* _Your instructions_:
Answer these questions about the mixture-of-experts text:
(a) Which capacity factor value does the text call the typical choice?
(b) What happens to excess tokens when an expert's buffer overflows?
(c) What default values does the MoE layer set for the number of experts and for top_k?

* _Text_:
+ + + +

There's one more practical detail: the capacity factor. Since we can't predict exactly how many tokens will route to each expert, we pre-allocate a buffer for each expert:

expert_capacity = int((tokens_per_batch / num_experts) * capacity_factor)
# capacity_factor = 1.0:  exact fair share (any imbalance drops tokens)
# capacity_factor = 1.25: 25% slack (the typical choice)

When an expert's buffer overflows, excess tokens are dropped — they skip the MoE layer entirely and pass through via the residual connection only. It's a graceful degradation: the token misses one layer's processing but doesn't break the model.

Building the Complete MoE Layer

Now we assemble everything into a single class. Each expert is a SwiGLU FFN — exactly the same architecture we built before, just with smaller dimensions. The router picks top-k experts per token, the experts process their assigned tokens, and the outputs get weighted and combined.

def silu(x):
    """SiLU/Swish activation: x * sigmoid(x)"""
    return x * (1.0 / (1.0 + np.exp(-x)))

class SwiGLUExpert:
    """A single SwiGLU FFN expert (from the FFN post)."""

    def __init__(self, d_model, d_ff):
        scale = np.sqrt(2.0 / d_model)
        self.w_gate = np.random.randn(d_model, d_ff) * scale
        self.w_up   = np.random.randn(d_model, d_ff) * scale
        self.w_down = np.random.randn(d_ff, d_model) * scale

    def __call__(self, x):
        gate = silu(x @ self.w_gate)  # (tokens, d_ff)
        up   = x @ self.w_up          # (tokens, d_ff)
        return (gate * up) @ self.w_down  # (tokens, d_model)

    def param_count(self):
        return sum(w.size for w in [self.w_gate, self.w_up, self.w_down])

Now the main event — the complete MoE layer:

class MoELayer:
    """Mixture of Experts layer that replaces a dense FFN."""

    def __init__(self, d_model, d_ff, num_experts=8, top_k=2, alpha=0.01):
        self.num_experts = num_experts
        self.top_k = top_k
        self.alpha = alpha
        self.aux_loss = 0.0  # stored after each forward pass

        # N independent SwiGLU experts
        self.experts = [SwiGLUExpert(d_model, d_ff) for _ in range(num_experts)]

        # Learned router: d_model -> num_experts
        scale = np.sqrt(2.0 / d_model)
        self.W_gate = np.random.randn(d_model, num_experts) * scale

    def __call__(self, x):
        """
        x: (seq_len, d_model) — input from attention + residual + norm
        Returns: (seq_len, d_model) — MoE output
        """
        seq_len, d_model = x.shape

        # Step 1: Router produces probability distribution over experts
        logits = x @ self.W_gate                        # (seq_len, num_experts)
        router_probs = softmax(logits, axis=-1)         # (seq_len, num_experts)

+ + + +

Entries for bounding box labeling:
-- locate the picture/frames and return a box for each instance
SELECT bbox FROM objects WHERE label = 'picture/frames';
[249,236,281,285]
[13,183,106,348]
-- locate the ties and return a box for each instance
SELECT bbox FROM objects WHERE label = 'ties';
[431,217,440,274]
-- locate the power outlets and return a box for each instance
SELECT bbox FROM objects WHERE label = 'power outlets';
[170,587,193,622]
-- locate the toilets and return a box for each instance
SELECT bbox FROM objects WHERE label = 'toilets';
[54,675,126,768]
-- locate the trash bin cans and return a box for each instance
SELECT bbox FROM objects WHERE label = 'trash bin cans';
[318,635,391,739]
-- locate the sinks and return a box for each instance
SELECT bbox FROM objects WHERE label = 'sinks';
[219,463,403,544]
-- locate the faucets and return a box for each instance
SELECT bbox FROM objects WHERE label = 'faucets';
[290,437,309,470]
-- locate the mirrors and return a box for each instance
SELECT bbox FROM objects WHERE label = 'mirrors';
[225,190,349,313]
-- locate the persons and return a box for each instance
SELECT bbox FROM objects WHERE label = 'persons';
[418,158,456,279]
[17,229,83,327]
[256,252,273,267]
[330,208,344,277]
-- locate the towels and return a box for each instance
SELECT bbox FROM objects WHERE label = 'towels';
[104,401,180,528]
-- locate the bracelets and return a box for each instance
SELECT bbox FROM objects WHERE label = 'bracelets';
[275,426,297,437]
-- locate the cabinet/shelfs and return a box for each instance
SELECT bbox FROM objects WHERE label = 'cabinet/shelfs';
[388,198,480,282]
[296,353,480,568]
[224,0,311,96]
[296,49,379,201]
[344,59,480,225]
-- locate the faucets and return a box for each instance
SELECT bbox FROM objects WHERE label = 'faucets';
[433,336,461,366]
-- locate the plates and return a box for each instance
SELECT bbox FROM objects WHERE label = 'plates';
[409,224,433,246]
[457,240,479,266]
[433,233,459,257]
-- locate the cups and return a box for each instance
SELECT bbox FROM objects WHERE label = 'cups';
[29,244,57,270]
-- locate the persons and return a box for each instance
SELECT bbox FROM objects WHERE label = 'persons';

+ + + +

* _Solved exercise_:
(a) 1.25, which gives 25% slack.
(b) They are dropped. They skip the MoE layer entirely and pass through via the residual connection only.
(c) The number of experts defaults to 8, and top_k defaults to 2.